Oats lacks other vitamins, minerals, and proteins that are essential for energy, nutrition, and long-term survival. Calcium levels are low in oats, as are crucial vitamins for health, namely vitamin C, which helps to fight off diseases such as scurvy.

It also lacks the essential proteins that provide us with amino acids that are important for our overall health, including brain functions and other bodily processes.

What Can You Supplement Your Oats Diet With?

If you only have oats available to you as nutrition, it is a great start and will give you an advantage that is better than other survival situations can offer you.

Having oats available for survival will give you a head start and keep your energy levels up while you find other sources of nutrition that you can add to the oats to make it part of a more balanced diet.

Foraging for wild greens such as wild onions, pine needles, wild sorrel, and other greens can add additional minerals and vitamins to your diet.

The oats will give you enough energy for a while so that you can build traps and make tools to enable you to secure a protein source. Building traps can allow you to source protein in the form of rabbits or rodents or wild birds.

If there is a stream, a lake or other body of water in the area, you will have the time to build fishing gear to enable you to catch fish to source protein as a supplement to your oats.

How Long Could You Survive On Oatmeal?

Having a supply of oats available as a resource in a survival situation will buy you time, but not a lot of time. You can probably survive for about two or three weeks eating oats alone.

The time your oats diet will buy you will allow you time to but your well-practiced bushcraft skills to good use and find other sources of food to supplement the oats supply.

If you had to survive much longer than a couple of weeks on oats alone, you would experience a slow but increasing decline in energy levels. You will also begin to experience a general lackluster feeling as your body starts to decline from the lack of additional proteins, minerals, and vitamins that the oatmeal cannot provide.

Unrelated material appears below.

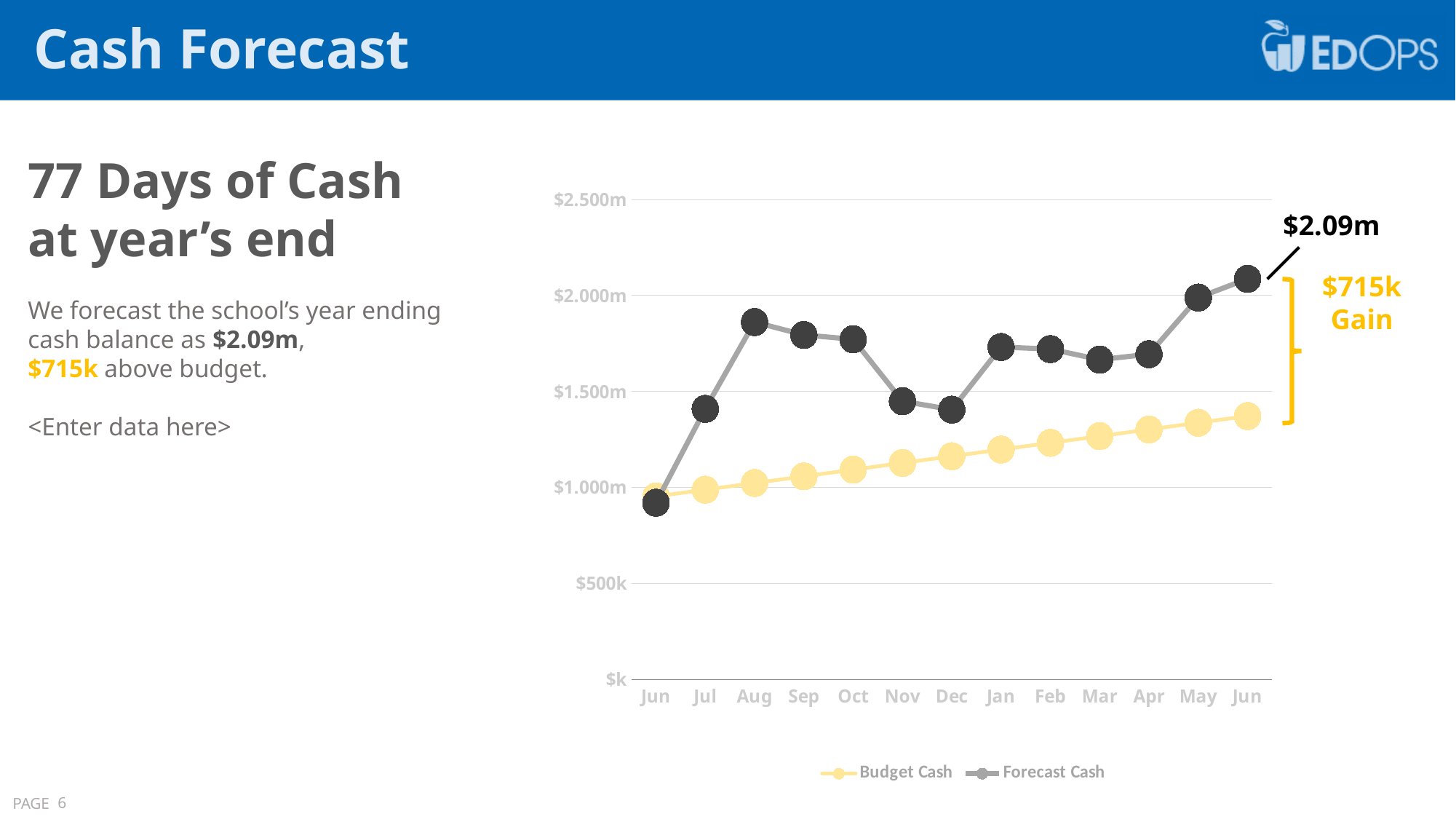
Does the Budget Cash series rise or fall from the first Jun to the final Jun? rise Is the Budget Cash value for the final Jun greater or less than $1.500m? less In which month does Forecast Cash reach its highest value? Jun (final) Is the Forecast Cash value for Dec greater or less than $1.500m? less In which month is Forecast Cash at its lowest value? Jun (first) How many months are plotted along the x axis of the chart? 13 In Jan, which series has the higher value, Budget Cash or Forecast Cash? Forecast Cash What gain does the annotation beside the chart show between Forecast Cash and Budget Cash at year end? $715k How many series does the chart legend list? 2 What is the Forecast Cash value at the final Jun on the chart? $2.09m What kind of chart is shown on the slide? line chart Is the Forecast Cash value for Aug greater or less than $1.500m? greater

You will be more and more susceptible to infection, disease, and the effects of the elements on your body.

Conclusion

Oatmeal is a great nutritional food that has benefits to any person as part of a balanced diet that includes other sources of minerals, vitamins, proteins, and fats necessary for a healthy body and a healthy lifestyle.

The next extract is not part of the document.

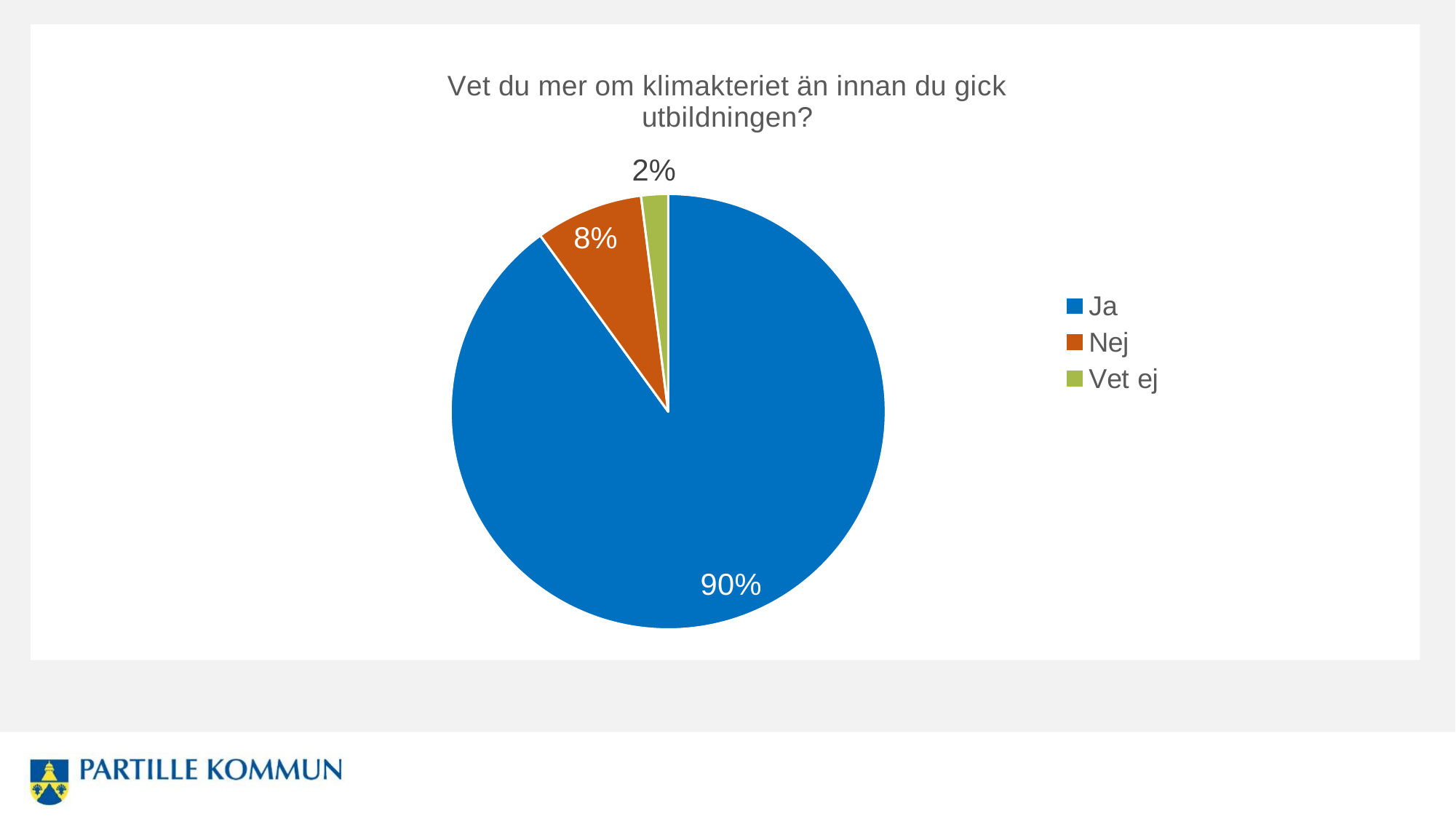
What colour is the slice for "Nej"? orange What percentage of respondents answered "Vet ej"? 2% What is the difference in percentage points between "Ja" and "Nej"? 82 Which answer has the largest share of the pie? Ja What type of chart is shown on the slide? pie chart How many entries does the legend list? 3 What is the title of the chart? Vet du mer om klimakteriet än innan du gick utbildningen? What percentage of respondents answered "Ja"? 90% How many slices does the pie chart have? 3 Which is larger, the share for "Nej" or the share for "Vet ej"? Nej What percentage of respondents answered "Nej"? 8% Which answer has the smallest share of the pie? Vet ej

The importance of oats in a balanced diet cannot be denied, but as a food source on its own, it is insufficient to sustain a person in a survival situation indefinitely.

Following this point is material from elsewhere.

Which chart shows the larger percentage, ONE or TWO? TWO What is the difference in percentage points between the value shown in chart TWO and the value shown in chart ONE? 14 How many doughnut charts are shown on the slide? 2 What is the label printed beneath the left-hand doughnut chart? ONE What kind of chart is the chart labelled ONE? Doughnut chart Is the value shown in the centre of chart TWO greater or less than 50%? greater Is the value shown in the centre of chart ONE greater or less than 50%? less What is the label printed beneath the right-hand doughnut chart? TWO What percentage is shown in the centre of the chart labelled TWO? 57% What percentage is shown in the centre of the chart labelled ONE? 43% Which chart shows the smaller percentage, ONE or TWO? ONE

At most, living off oats alone will buy you some time to enable you to find other sources of food to supplement the oats. After about two or three weeks, you will probably not have enough energy reserves to continue performing the tasks necessary to survive as your body starts to decline into malnutrition.

As part of prepping, or being prepared as an outdoors person, it is important to be continually learning, practicing, and expanding your bushcraft survival skills. This not only includes how to start fires but also how to make tools that will help you catch or hunt for meat or fish and the skills necessary to forage for wild edible plants in your location.